Reproduce word for word the lines of the records from the one containing "How far away" through the end of the records, with both ends included. Leave the pictures out of your answer.

──────── The input ────────

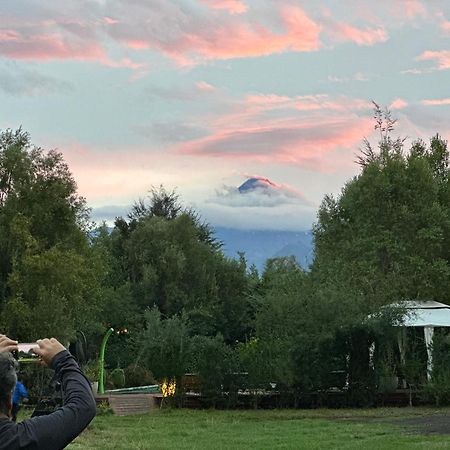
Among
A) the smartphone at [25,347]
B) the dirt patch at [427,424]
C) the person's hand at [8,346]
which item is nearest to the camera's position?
the person's hand at [8,346]

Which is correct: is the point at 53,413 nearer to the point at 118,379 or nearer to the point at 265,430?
the point at 265,430

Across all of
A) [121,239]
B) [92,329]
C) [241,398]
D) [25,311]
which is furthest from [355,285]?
[121,239]

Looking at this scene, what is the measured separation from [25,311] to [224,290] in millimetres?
24759

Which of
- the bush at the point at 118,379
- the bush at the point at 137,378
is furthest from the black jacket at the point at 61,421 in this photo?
the bush at the point at 137,378

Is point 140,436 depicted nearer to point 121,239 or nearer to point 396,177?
A: point 396,177

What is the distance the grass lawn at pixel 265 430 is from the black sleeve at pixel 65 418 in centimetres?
1130

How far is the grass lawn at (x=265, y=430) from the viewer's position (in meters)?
14.3

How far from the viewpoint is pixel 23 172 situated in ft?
90.1

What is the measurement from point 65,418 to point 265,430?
14906mm

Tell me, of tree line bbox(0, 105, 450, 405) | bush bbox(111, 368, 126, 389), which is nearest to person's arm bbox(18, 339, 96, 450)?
tree line bbox(0, 105, 450, 405)

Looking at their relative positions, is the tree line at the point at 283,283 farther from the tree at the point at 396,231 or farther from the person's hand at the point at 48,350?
the person's hand at the point at 48,350

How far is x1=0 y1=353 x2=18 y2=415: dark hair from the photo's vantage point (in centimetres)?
270

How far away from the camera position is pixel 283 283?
2831 cm

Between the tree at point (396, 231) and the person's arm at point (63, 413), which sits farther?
the tree at point (396, 231)
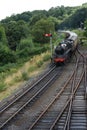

────────

### Solution to this task
How far away from the camera position is pixel 283 283?
2831 cm

Between the tree at point (396, 231) and the person's arm at point (63, 413), which sits farther?
the tree at point (396, 231)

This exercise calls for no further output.